I have a deep, deep distrust of any politician or government that attempts to restrict access of a free press to said government, and an even deeper distrust of any politician or government that seeks to dictate the language that independent, politically-neutral civil servants are allowed to use. In my view, the only way to fight back against such arrogance is to deliberately, and repeatedly, draw attention to it. To deliberately, and repeatedly, refuse to comply with linguistic restrictions of this type.

I easily fall prey to hyperbole, to exaggerating any peril or ill, to seeing the worst in a situation, and particularly to assigning the most nefarious motives to politicians who I don't support. Even in light of knowing all that about myself, and recognising my own visceral reactions to the current political climate, I am going to point my finger at this despicable, arrogant, posturing, bullying, ignorant Prime Minister and his acolytes and accuse them of dragging us ever deeper into an Orwellian nightmare of Newspeak and Doublespeak. They are attempting to control the press, and to control the very language the government uses about Brexit. And I for one am not going to sit down and shut up about it.

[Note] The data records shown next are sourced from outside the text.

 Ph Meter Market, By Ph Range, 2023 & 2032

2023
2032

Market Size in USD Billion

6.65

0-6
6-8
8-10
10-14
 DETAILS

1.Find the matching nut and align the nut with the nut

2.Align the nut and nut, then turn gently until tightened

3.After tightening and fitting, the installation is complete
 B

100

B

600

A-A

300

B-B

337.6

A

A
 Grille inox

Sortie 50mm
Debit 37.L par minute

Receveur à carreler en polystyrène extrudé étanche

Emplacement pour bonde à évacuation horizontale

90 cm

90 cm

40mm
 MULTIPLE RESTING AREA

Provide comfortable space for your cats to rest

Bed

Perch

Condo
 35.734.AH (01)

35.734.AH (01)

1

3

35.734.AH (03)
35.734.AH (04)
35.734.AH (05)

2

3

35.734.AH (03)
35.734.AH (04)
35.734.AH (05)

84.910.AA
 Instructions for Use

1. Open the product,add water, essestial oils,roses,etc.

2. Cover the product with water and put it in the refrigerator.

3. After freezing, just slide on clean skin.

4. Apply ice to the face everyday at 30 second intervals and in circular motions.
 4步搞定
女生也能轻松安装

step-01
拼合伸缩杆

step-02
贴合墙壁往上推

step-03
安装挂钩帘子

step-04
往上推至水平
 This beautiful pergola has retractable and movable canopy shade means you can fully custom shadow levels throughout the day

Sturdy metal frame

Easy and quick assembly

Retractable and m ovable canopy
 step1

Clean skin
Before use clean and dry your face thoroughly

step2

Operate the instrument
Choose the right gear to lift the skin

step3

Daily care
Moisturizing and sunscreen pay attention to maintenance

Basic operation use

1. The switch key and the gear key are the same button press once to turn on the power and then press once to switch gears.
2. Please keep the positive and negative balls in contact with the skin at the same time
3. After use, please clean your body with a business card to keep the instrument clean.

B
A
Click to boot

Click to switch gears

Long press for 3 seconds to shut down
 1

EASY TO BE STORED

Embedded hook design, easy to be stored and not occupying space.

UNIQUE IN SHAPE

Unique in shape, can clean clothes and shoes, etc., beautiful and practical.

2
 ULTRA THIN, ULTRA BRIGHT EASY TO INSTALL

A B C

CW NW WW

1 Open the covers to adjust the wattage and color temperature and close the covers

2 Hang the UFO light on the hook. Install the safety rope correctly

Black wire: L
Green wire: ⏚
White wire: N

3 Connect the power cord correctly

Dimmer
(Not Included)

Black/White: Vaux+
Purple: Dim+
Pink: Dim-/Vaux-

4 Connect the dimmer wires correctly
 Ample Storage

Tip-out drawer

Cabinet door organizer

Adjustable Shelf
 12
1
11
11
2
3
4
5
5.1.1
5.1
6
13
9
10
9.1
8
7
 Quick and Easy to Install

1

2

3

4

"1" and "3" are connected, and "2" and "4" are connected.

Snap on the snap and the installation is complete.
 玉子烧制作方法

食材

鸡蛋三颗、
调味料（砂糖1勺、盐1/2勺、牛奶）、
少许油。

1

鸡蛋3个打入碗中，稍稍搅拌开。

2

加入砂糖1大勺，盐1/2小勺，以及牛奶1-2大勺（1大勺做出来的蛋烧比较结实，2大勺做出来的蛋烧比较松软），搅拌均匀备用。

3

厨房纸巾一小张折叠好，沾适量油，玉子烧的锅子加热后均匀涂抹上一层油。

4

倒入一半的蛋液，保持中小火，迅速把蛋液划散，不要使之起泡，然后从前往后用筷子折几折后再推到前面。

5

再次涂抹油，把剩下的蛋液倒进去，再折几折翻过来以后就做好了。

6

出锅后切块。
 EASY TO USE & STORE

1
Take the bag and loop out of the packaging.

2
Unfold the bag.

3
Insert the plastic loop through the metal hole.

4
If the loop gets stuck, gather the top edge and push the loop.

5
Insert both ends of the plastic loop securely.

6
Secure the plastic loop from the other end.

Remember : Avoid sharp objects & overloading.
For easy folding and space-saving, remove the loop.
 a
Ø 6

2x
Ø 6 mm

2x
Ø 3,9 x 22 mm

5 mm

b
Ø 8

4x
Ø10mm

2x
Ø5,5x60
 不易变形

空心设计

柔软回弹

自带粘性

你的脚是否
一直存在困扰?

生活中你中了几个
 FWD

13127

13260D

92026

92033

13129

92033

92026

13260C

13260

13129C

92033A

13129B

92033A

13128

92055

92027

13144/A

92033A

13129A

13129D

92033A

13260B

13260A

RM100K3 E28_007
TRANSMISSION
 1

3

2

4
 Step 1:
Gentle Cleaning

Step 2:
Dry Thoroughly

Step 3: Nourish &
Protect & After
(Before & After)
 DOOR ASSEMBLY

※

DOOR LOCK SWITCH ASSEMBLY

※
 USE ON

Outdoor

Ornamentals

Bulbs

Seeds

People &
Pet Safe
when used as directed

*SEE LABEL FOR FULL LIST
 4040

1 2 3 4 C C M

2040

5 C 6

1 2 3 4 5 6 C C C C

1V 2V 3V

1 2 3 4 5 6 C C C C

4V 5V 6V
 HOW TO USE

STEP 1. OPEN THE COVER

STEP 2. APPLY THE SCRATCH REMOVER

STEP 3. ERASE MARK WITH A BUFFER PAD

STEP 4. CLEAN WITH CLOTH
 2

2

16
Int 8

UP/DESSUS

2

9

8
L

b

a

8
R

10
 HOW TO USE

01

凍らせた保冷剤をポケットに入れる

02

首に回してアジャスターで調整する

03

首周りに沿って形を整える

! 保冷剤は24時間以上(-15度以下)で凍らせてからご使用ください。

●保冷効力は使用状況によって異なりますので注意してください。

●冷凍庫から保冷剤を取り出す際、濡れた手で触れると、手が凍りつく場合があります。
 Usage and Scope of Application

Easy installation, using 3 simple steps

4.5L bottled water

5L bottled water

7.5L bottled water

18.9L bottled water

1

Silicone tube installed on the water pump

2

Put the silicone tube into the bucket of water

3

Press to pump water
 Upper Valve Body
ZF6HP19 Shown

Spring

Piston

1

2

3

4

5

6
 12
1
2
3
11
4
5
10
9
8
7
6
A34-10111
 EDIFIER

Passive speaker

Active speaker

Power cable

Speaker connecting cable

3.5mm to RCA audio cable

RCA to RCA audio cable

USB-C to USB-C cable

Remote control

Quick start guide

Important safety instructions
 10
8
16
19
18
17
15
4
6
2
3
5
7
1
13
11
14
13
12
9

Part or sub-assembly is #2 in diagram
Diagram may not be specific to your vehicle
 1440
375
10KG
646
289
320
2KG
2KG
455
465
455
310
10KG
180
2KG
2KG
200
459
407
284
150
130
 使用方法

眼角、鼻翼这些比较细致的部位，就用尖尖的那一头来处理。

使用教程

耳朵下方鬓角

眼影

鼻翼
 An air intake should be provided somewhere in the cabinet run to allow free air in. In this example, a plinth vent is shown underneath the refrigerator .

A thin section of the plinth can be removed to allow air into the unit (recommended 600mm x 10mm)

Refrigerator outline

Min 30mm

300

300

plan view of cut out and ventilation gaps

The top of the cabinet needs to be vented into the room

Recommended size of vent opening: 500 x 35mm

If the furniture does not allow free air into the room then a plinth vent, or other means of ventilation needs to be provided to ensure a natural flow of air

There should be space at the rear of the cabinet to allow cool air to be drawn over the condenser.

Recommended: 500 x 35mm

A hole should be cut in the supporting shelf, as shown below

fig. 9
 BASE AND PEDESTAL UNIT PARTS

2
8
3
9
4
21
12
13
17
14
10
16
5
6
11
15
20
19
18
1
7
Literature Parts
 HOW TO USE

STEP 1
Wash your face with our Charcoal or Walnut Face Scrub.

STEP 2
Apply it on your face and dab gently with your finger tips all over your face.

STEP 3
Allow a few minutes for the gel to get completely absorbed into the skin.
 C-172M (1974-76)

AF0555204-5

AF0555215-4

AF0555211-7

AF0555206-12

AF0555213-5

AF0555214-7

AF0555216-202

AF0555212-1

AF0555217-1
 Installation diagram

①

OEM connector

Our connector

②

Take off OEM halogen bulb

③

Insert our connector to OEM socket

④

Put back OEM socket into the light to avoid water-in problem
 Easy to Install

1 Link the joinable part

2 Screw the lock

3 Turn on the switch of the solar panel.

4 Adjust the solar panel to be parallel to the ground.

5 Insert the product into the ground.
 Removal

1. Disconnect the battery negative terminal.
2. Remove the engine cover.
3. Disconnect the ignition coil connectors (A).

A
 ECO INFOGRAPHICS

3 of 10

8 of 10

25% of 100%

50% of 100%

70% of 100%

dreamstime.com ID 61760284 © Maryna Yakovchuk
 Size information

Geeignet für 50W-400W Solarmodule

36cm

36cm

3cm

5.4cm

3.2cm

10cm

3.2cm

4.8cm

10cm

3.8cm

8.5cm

I shall not stop referring to the ongoing machinations as Brexit, for that is what it is. I shall not refer to an "Australia-style deal", but instead call it what it is - no deal. I shall not refer to "Boris" as though he's some inoffensive, cuddly buffoon - he is Johnson or the Prime Minister. And he is contemptible.

* I am still unsure whether there is in fact a "power behind the throne" in the odious Dominic Cummings, or whether he is simply a symptom. Are the machinations, distortions and thuggery of Number 10 coming from Johnson, or from Cummings? In the end, it doesn't matter. Johnson is Prime Minister; the buck stops with him.

** As per my previous footnote, I hold Johnson responsible for decisions made in his name. If he is too lazy or too weak to control the actions of his staff on issues like this, then he needs to be responsible for that failing too.

*** Attempts were made to claim that this selective briefing was perfectly normal, and it was standard to have such briefings solely for expert journalists in a specific field. This was a general briefing and all the journalists were generalists, not specialists. Lies piled upon abuse of power.